Les résultats indiquent que le NRPS a un effet négatif significatif sur la cognition chez les personnes âgées de 60 ans et plus. La retraite anticipée a une influence négative sur toutes les mesures de la cognition : le rappel immédiat, le rappel différé et le rappel total des mots. Le déclin mental équivaut à une réduction de l’intelligence générale de la population de 1,7%.

Étant donné que les programmes de retraite visent à assurer le bien-être des adultes vieillissants, cette constatation est alarmante. Pire encore, l’effet négatif le plus important concerne les mesures du rappel différé, dont la recherche neurologique démontre qu’elles sont des indicateurs très précis de la démence.

Quelles leçons pour la politique

Quels sont les mécanismes potentiels qui peuvent expliquer le déclin des performances cognitives chez les jeunes retraités ? Le programme a permis d’augmenter les revenus de certaines personnes, réduisant ainsi les incitations à rester sur le marché du travail. 

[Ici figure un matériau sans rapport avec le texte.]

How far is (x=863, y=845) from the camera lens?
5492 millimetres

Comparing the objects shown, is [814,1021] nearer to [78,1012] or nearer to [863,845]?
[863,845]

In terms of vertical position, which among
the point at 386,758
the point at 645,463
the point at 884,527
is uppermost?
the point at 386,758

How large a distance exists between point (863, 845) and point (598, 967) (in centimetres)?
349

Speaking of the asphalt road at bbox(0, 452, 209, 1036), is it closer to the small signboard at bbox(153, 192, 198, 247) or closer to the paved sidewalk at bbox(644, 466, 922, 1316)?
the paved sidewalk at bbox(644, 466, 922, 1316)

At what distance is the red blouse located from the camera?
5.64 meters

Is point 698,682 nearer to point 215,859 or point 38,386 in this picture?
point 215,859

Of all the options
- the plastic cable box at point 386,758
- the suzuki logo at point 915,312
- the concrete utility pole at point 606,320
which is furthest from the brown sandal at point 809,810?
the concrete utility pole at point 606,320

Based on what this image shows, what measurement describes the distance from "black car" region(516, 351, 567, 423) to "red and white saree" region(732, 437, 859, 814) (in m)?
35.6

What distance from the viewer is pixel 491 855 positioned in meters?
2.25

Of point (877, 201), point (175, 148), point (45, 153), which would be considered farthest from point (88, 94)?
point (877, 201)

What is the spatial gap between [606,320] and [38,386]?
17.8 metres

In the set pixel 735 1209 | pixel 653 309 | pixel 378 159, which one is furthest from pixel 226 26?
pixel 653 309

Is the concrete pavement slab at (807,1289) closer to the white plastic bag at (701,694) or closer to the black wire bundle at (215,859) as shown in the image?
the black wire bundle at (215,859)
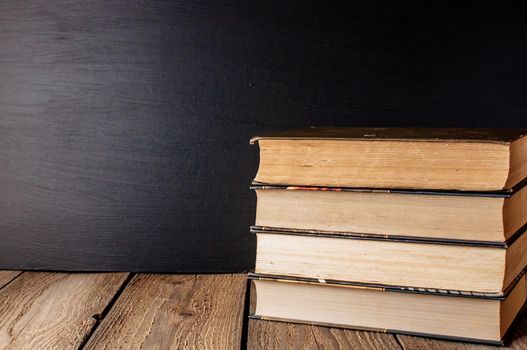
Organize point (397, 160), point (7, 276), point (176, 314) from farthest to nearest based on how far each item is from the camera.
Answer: point (7, 276), point (176, 314), point (397, 160)

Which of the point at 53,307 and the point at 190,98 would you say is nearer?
the point at 53,307

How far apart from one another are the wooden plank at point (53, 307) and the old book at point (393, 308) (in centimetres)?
25

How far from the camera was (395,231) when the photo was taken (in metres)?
0.78

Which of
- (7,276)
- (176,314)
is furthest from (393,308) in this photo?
(7,276)

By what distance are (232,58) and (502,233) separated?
58 cm

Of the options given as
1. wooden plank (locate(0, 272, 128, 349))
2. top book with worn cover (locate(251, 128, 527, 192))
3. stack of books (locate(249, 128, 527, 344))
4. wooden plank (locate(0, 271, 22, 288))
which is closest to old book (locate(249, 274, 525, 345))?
stack of books (locate(249, 128, 527, 344))

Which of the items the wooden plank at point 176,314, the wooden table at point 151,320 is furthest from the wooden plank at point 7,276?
the wooden plank at point 176,314

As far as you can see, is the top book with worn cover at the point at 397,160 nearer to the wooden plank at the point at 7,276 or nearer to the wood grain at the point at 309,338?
the wood grain at the point at 309,338

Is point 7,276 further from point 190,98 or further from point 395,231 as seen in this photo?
point 395,231

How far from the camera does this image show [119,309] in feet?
2.98

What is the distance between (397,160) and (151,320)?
16.3 inches

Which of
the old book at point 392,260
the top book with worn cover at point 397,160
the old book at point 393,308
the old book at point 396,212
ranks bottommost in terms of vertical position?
the old book at point 393,308

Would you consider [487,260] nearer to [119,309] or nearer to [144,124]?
[119,309]

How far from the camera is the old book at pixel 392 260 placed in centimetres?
75
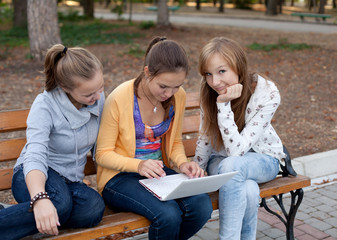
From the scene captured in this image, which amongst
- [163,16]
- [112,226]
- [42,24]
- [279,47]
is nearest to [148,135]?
[112,226]

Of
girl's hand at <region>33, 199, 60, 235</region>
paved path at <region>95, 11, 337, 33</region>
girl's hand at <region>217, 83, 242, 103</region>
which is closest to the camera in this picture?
girl's hand at <region>33, 199, 60, 235</region>

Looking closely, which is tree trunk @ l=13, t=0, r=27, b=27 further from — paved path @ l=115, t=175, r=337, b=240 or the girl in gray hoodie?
the girl in gray hoodie

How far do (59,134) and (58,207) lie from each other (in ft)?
1.55

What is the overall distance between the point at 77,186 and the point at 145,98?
0.73m

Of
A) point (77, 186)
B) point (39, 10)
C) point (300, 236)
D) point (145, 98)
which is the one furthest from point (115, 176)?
point (39, 10)

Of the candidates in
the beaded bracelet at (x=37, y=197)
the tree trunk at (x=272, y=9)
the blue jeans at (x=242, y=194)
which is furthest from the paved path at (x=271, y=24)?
the beaded bracelet at (x=37, y=197)

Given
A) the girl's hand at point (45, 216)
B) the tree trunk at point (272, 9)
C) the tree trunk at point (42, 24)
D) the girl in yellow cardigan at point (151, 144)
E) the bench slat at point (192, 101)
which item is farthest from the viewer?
the tree trunk at point (272, 9)

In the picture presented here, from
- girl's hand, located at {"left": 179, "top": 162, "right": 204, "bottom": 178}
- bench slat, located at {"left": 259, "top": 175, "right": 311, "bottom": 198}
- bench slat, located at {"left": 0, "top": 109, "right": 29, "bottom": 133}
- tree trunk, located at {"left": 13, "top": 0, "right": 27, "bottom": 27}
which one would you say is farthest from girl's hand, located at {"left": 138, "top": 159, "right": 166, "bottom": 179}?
tree trunk, located at {"left": 13, "top": 0, "right": 27, "bottom": 27}

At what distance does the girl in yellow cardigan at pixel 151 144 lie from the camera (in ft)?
8.80

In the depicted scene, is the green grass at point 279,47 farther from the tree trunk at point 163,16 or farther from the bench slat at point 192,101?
Answer: the bench slat at point 192,101

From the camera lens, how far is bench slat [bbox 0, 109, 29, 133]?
3072 mm

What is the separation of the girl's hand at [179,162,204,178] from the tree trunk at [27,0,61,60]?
21.7 ft

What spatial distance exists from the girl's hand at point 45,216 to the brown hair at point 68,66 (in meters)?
0.69

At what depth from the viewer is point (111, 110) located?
9.47 ft
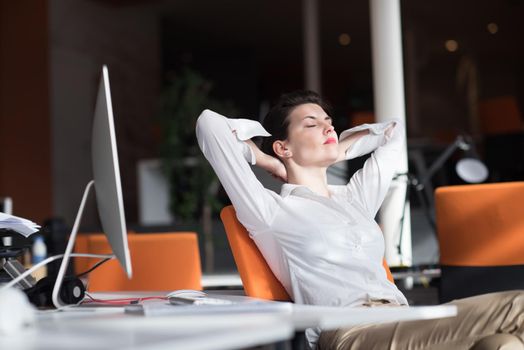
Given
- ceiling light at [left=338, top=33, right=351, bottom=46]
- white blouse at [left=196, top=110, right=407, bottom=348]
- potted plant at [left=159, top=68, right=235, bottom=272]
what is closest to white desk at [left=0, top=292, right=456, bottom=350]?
white blouse at [left=196, top=110, right=407, bottom=348]

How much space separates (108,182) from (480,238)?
2378 mm

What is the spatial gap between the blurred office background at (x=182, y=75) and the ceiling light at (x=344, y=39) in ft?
0.11

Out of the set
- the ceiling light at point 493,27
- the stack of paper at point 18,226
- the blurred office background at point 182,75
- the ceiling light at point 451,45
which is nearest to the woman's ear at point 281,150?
the stack of paper at point 18,226

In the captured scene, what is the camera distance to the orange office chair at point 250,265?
2.44 m

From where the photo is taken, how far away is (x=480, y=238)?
12.3 feet

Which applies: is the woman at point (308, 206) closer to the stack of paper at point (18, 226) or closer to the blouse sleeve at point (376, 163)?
the blouse sleeve at point (376, 163)

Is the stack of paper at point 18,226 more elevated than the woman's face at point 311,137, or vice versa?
the woman's face at point 311,137

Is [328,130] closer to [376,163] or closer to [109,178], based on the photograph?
[376,163]

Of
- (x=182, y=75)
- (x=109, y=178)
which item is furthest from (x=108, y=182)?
(x=182, y=75)

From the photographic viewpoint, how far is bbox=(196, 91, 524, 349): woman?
7.74 ft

Quitter la vie professionnelle pourrait en soi entraîner d’énormes avantages pour les personnes concernées : réduction du stress, amélioration de l’alimentation personnelle et des habitudes de sommeil en général. Mais travailler moins pourrait également avoir des effets négatifs non désirés : moins d’engagements dans des activités sociales et une acuité mentale réduite.

En somme : sans bouger, vous rouillez. L’impact négatif de la retraite anticipée dépasse de loin les effets positifs.

Ces conclusions appellent un examen plus approfondi du rôle que les programmes de retraite peuvent jouer dans l’accélération de la dépréciation du capital humain à la fin de l’âge adulte. Les déficiences cognitives chez les personnes âgées, même si elles ne sont pas gravement débilitantes, entraînent une perte de qualité de vie et peuvent avoir des conséquences fâcheuses.

Les politiques qui visent à ralentir le déclin cognitif chez les personnes âgées sont susceptibles d’engendrer de grandes retombées positives pour la société.